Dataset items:
───

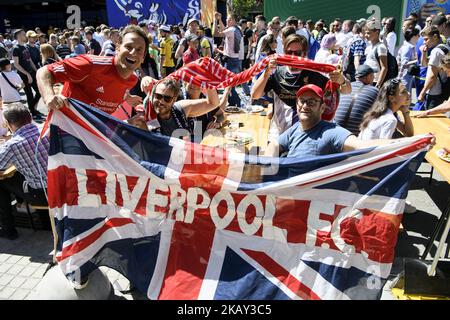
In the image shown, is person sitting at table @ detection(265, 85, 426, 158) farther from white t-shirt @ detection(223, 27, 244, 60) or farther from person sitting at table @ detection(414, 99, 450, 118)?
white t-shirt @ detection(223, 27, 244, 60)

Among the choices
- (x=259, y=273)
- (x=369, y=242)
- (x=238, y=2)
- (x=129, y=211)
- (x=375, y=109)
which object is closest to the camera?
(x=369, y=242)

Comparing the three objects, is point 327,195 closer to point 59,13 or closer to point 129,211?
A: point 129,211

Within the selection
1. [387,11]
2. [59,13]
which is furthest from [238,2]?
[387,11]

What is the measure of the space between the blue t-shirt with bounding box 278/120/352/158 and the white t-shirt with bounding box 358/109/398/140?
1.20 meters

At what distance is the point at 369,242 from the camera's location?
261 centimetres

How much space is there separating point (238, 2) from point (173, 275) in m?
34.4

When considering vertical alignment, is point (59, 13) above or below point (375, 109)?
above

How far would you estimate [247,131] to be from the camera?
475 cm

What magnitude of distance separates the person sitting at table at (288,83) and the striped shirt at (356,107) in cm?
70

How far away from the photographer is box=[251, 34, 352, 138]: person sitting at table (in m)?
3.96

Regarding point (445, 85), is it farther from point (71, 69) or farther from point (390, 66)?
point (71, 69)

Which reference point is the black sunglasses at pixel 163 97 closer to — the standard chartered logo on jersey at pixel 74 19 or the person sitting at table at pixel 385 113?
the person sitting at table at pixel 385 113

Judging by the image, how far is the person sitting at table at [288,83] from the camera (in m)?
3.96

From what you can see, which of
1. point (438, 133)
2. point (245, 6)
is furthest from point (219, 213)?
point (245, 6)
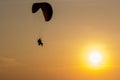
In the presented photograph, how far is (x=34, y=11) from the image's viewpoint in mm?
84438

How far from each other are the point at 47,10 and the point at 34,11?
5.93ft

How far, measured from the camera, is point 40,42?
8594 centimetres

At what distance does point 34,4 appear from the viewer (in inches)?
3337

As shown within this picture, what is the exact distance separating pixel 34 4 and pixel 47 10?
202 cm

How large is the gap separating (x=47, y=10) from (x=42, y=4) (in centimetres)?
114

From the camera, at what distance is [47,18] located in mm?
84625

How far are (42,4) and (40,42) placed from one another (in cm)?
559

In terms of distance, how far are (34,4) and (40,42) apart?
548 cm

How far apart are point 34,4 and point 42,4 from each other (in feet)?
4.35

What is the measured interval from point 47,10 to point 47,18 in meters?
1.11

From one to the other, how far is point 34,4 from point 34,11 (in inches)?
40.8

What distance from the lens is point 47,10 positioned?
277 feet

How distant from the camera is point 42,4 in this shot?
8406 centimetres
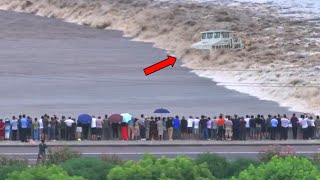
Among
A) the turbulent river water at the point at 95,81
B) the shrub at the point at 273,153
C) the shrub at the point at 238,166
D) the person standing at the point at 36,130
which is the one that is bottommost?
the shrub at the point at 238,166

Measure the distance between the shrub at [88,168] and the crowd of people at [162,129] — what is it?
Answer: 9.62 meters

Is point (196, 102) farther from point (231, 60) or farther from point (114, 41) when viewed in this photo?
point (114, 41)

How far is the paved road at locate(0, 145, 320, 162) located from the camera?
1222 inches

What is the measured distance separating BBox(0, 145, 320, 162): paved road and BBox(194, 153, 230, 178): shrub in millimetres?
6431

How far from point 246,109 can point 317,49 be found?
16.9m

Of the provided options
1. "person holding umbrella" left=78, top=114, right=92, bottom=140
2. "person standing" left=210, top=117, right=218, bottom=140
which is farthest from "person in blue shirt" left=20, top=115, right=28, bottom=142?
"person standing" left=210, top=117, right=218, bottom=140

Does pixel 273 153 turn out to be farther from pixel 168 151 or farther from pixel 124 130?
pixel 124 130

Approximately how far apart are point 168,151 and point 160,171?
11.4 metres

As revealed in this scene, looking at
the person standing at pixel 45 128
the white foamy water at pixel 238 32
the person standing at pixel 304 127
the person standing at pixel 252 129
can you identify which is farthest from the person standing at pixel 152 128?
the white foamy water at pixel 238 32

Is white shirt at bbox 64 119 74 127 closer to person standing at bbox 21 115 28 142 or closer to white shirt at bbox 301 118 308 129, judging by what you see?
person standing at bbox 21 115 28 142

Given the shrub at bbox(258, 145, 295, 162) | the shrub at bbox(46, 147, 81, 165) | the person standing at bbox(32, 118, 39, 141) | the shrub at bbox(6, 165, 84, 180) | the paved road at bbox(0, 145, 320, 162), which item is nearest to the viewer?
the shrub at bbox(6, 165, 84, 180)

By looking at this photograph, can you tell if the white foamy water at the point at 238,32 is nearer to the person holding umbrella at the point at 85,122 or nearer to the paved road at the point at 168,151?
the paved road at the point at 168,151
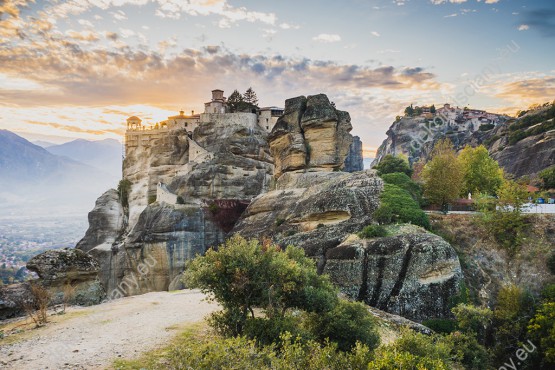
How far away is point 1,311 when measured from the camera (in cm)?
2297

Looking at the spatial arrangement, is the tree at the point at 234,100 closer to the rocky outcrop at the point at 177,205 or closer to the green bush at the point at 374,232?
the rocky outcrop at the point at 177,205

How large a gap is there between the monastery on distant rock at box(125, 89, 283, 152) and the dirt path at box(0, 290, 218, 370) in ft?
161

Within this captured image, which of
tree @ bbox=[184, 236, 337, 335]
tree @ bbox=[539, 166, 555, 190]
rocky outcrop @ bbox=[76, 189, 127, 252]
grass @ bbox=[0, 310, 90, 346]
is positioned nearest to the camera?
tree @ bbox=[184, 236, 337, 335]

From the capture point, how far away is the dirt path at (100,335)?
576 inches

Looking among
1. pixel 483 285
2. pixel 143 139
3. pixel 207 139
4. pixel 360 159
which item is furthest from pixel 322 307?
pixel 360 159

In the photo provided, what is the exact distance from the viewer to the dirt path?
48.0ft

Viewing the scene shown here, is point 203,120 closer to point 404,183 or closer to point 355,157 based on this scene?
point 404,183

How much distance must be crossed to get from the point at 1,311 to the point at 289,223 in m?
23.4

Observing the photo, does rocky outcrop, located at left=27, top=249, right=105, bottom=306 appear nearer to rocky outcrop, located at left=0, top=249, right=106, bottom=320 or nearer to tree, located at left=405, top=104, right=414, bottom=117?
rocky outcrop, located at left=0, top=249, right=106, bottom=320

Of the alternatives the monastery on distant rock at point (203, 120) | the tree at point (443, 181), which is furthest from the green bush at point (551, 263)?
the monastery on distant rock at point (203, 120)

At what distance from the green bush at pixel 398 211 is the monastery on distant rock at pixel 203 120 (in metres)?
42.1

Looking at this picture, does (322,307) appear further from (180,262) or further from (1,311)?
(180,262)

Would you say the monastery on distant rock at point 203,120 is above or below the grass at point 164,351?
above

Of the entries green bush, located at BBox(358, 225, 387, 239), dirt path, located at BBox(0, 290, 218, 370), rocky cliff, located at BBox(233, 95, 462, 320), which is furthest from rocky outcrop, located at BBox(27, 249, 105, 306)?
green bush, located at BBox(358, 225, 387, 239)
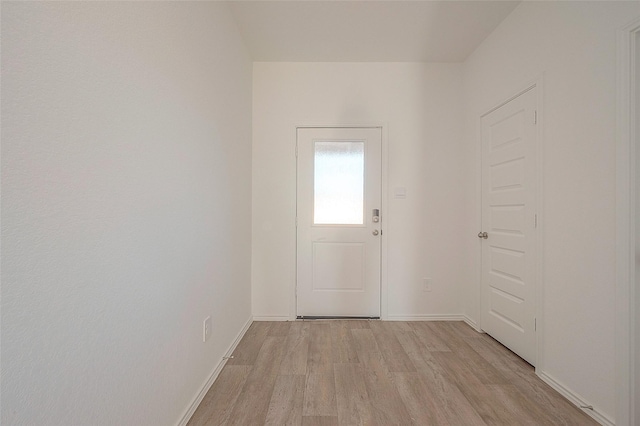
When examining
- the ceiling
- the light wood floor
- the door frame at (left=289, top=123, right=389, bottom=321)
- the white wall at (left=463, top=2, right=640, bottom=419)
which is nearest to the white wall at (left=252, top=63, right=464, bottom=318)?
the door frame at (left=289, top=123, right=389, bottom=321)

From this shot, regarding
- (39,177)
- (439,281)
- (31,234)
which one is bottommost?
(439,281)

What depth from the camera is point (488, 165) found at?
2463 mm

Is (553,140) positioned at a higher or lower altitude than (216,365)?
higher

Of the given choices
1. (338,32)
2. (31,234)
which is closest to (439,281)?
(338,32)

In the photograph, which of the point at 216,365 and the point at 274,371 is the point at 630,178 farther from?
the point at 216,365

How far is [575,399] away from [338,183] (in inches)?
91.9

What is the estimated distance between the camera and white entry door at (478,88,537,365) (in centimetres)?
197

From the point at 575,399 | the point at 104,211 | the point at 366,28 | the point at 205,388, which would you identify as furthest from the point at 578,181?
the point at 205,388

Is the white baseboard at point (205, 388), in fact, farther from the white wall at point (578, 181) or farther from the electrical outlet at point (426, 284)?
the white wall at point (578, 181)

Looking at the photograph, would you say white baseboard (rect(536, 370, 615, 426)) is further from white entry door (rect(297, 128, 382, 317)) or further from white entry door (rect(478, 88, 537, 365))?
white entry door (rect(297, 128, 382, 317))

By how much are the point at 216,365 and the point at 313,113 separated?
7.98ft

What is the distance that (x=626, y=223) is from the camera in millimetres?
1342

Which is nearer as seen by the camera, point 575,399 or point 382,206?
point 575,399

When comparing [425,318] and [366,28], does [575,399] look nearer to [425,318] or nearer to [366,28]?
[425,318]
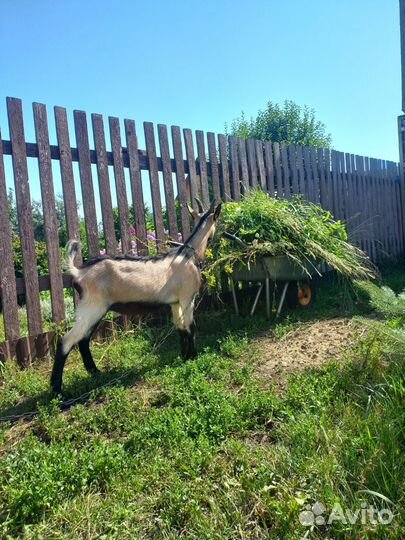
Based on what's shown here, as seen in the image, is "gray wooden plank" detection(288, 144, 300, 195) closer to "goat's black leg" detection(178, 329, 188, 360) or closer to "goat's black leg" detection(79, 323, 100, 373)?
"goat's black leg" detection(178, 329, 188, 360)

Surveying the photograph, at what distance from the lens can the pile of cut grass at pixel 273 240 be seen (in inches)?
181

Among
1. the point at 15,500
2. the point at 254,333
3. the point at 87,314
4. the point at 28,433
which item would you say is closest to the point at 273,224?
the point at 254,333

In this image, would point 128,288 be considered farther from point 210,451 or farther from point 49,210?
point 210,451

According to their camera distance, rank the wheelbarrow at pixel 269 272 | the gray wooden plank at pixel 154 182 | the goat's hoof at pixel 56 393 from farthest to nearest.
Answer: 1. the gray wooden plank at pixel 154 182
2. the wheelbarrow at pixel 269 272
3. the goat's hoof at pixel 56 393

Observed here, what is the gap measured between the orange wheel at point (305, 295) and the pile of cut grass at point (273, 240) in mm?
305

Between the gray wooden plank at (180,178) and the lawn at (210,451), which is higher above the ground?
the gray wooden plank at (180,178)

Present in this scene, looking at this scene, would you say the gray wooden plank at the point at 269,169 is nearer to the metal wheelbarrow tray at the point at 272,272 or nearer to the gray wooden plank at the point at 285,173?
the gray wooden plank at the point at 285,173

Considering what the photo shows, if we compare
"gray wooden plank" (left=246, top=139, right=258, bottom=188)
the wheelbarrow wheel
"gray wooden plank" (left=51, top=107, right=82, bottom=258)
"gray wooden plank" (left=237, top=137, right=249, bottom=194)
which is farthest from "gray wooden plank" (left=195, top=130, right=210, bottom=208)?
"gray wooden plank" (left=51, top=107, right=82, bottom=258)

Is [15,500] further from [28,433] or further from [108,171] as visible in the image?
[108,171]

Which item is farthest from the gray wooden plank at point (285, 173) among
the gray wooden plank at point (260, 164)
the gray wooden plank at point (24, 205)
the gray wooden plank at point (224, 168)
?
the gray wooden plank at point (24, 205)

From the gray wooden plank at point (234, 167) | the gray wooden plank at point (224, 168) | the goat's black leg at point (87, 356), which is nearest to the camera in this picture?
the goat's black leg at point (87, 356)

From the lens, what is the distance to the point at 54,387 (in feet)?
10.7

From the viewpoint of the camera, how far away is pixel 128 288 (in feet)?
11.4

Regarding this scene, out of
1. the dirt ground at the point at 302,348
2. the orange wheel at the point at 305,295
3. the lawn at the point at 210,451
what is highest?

───

STATED PROBLEM: Print again the material above, limited to the lines from the one holding "Considering what the" through the last, inclusive.

TASK RESPONSE:
Considering what the photo shows, if we compare
"gray wooden plank" (left=246, top=139, right=258, bottom=188)
the wheelbarrow wheel
"gray wooden plank" (left=51, top=107, right=82, bottom=258)
"gray wooden plank" (left=237, top=137, right=249, bottom=194)
which is farthest from "gray wooden plank" (left=195, top=130, right=210, bottom=208)?
"gray wooden plank" (left=51, top=107, right=82, bottom=258)

Is [15,500] further from [28,433] or further from [108,171] as visible in the image?
[108,171]

Which item is farthest from the gray wooden plank at point (285, 173) among
the gray wooden plank at point (260, 164)
the gray wooden plank at point (24, 205)
the gray wooden plank at point (224, 168)
?
the gray wooden plank at point (24, 205)

From the gray wooden plank at point (234, 167) | the gray wooden plank at point (224, 168) | the goat's black leg at point (87, 356), which is nearest to the camera in this picture?
the goat's black leg at point (87, 356)

From the lens, what is the distance to the point at 54,387 (in feet)?
10.7

From the viewpoint of the camera, how far away is pixel 128 288 (in feet)?
11.4

Regarding this scene, out of
1. the dirt ground at the point at 302,348
2. the orange wheel at the point at 305,295
3. the lawn at the point at 210,451
what is highest?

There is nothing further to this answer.